Na Zona Sul da Diocese de Coimbra, muitas comunidades encontram-se atualmente a viver uma realidade de emergência. Para dezenas de famílias, o quotidiano foi subitamente interrompido: telhados destruídos, terrenos alagados, bens perdidos e dificuldades no acesso a alimentos, água potável e condições básicas de higiene. Em muitos casos, o que levou anos a construir foi arruinado em poucas horas.
Perante esta situação, a Igreja, através da Zona Sul da Diocese de Coimbra, lança um apelo claro e urgente à solidariedade de todos.
Uma resposta que nasce da esperança
A campanha “Ajude” não é apenas um pedido de donativos — é um convite a agir, a estender a mão a quem mais precisa.
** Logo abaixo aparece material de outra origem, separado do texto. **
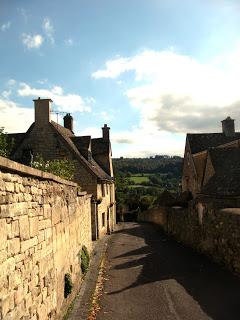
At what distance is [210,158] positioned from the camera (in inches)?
1107

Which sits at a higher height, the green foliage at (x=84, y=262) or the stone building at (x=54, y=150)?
the stone building at (x=54, y=150)

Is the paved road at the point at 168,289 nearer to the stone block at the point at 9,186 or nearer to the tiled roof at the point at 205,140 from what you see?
the stone block at the point at 9,186

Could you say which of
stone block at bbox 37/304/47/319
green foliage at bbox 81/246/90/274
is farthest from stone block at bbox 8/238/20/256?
green foliage at bbox 81/246/90/274

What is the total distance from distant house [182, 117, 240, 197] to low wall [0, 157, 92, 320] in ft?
40.6

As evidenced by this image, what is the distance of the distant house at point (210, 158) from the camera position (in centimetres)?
2133

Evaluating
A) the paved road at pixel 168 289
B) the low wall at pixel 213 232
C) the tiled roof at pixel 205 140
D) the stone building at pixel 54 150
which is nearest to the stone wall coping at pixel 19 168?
the paved road at pixel 168 289

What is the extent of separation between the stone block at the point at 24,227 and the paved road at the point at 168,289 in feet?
14.1

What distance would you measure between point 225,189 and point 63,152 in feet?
43.3

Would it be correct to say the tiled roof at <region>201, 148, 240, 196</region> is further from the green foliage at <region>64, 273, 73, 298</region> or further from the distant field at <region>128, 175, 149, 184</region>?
the distant field at <region>128, 175, 149, 184</region>

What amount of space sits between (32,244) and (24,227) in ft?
1.91

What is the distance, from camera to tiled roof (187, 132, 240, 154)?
38.9 meters

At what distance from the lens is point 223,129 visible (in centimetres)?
4044

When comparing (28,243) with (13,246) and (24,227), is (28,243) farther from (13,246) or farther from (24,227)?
(13,246)

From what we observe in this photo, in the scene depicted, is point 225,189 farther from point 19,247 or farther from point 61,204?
point 19,247
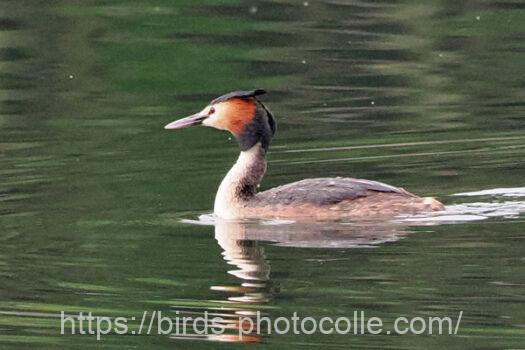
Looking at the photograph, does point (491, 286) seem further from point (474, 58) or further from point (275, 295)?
point (474, 58)

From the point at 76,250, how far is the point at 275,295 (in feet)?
6.08

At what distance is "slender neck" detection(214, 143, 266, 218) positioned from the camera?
1263 centimetres

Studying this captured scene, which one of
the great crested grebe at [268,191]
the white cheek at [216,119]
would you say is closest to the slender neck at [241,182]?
the great crested grebe at [268,191]

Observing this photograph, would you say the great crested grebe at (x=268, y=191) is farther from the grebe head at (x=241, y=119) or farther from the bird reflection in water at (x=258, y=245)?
the bird reflection in water at (x=258, y=245)

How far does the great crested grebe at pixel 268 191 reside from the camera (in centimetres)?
1217

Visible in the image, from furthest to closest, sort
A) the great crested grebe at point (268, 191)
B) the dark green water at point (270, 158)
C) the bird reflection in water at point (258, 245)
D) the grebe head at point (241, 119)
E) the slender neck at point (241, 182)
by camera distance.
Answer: the grebe head at point (241, 119)
the slender neck at point (241, 182)
the great crested grebe at point (268, 191)
the dark green water at point (270, 158)
the bird reflection in water at point (258, 245)

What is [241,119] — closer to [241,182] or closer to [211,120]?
[211,120]

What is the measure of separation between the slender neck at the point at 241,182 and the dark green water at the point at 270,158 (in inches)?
9.4

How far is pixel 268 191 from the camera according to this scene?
41.5ft

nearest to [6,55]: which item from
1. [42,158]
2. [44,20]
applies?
[44,20]

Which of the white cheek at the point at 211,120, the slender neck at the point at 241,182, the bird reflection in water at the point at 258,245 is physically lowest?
the bird reflection in water at the point at 258,245

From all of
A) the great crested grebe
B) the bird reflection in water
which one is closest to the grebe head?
the great crested grebe

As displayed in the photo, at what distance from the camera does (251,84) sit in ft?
57.6

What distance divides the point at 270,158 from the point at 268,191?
6.04 ft
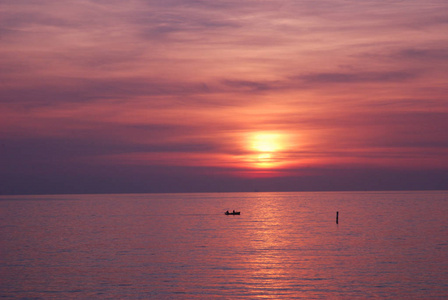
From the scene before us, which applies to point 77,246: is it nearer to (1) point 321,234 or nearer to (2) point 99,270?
(2) point 99,270

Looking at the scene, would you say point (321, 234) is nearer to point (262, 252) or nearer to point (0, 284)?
point (262, 252)

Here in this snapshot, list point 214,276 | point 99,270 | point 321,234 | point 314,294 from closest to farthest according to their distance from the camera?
point 314,294 → point 214,276 → point 99,270 → point 321,234

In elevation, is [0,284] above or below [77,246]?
below

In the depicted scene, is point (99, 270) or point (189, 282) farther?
point (99, 270)

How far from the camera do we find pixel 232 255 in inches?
2980

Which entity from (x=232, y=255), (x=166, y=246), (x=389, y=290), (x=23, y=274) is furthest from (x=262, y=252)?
(x=23, y=274)

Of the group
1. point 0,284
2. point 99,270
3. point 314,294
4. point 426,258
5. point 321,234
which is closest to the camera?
point 314,294

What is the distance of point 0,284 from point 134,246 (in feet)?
115

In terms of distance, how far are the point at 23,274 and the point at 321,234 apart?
218 feet

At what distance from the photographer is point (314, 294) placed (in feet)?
161

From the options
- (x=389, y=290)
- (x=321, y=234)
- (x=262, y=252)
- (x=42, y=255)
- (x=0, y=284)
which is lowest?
(x=0, y=284)

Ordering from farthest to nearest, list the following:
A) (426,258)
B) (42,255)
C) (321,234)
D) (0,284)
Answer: (321,234), (42,255), (426,258), (0,284)

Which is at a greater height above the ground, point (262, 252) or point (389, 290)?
point (262, 252)

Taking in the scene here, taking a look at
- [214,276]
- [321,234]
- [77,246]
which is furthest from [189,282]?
[321,234]
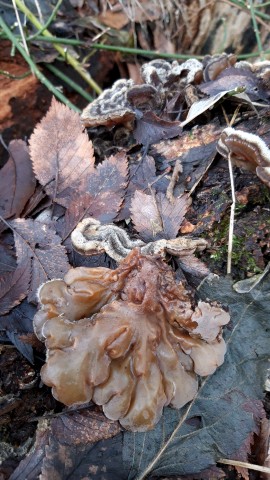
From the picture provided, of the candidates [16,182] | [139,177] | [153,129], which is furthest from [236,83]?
[16,182]

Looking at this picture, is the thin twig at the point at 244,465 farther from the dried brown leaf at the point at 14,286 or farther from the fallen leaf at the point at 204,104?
the fallen leaf at the point at 204,104

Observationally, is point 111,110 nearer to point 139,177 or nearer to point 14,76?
point 139,177

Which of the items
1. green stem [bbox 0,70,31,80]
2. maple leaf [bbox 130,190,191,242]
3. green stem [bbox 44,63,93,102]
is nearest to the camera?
maple leaf [bbox 130,190,191,242]

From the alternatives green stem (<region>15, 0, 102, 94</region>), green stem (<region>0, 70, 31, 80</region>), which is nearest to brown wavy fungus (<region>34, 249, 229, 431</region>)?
green stem (<region>0, 70, 31, 80</region>)

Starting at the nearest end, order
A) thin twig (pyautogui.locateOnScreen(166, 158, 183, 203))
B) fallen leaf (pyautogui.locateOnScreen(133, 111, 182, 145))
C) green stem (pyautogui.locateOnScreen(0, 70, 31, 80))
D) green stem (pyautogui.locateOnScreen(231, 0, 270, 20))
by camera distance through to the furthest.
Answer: thin twig (pyautogui.locateOnScreen(166, 158, 183, 203)), fallen leaf (pyautogui.locateOnScreen(133, 111, 182, 145)), green stem (pyautogui.locateOnScreen(0, 70, 31, 80)), green stem (pyautogui.locateOnScreen(231, 0, 270, 20))

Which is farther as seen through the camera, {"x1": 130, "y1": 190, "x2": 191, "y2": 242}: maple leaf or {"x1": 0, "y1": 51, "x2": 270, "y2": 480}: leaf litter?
{"x1": 130, "y1": 190, "x2": 191, "y2": 242}: maple leaf

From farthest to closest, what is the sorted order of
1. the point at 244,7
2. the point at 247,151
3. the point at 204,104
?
the point at 244,7, the point at 204,104, the point at 247,151

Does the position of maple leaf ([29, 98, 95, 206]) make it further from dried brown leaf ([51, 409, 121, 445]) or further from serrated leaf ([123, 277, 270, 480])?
dried brown leaf ([51, 409, 121, 445])

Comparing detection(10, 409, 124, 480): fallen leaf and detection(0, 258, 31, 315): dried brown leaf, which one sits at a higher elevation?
detection(0, 258, 31, 315): dried brown leaf

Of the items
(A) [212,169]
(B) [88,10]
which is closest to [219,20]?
(B) [88,10]
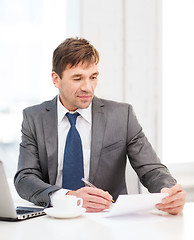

Como simbolizado pelas mãos na imagem, trata-se de um gesto simples mas profundamente humano: ajudar o outro a levantar-se quando tudo parece perdido.
As necessidades mais urgentes incluem:
- Materiais de construção
- Cordas
- Telhas
- Lonas e mangas plásticas
- Bens alimentares não perecíveis
- Produtos de higiene
- Sumos individuais
- Bolachas individuais
- Barritas de cereais
Estes materiais são fundamentais para permitir reparações provisórias, garantir abrigo contra novas intempéries e assegurar o mínimo de dignidade e segurança às famílias afetadas.
Onde e quando entregar
As doações podem ser entregues no:
Seminário Maior de Coimbra
Segunda-feira, 9 de Fevereiro, entre as 18h e as 19h
Aceita-se também apoio com carrinhas para transportar os materiais de trabalho para a zona afetada após as 19h.
Porque esta ajuda é tão importante
Os fenómenos extremos que Portugal tem vivido não são apenas eventos isolados — são sinais claros de uma mudança climática que aumenta a frequência e a intensidade de tempestades, inundações e períodos de instabilidade atmosférica. Estas ocorrências atingem sobretudo quem tem menos recursos para se proteger, reconstruir ou recomeçar.
Para muitas famílias, a ajuda que agora chega pode significar:
- Um telhado que volta a proteger da chuva
- Uma refeição quente depois de dias de incerteza
- Um gesto de humanidade que devolve esperança
Uma comunidade que não abandona
Esta iniciativa, promovida pelo Arciprestado de Coimbra Urbana, mostra que, mesmo em tempos difíceis, a solidariedade continua a ser uma das maiores forças da nossa sociedade.
A tragédia pode ter deixado marcas profundas, mas a resposta coletiva pode ser ainda mais forte.
Hoje, cada telha doada, cada pacote de alimentos, cada gesto de apoio é uma forma de dizer às vítimas:
“Não estão sozinhas.”
Ajudar é mais do que dar — é reconstruir vidas, restaurar dignidade e reacender a esperança.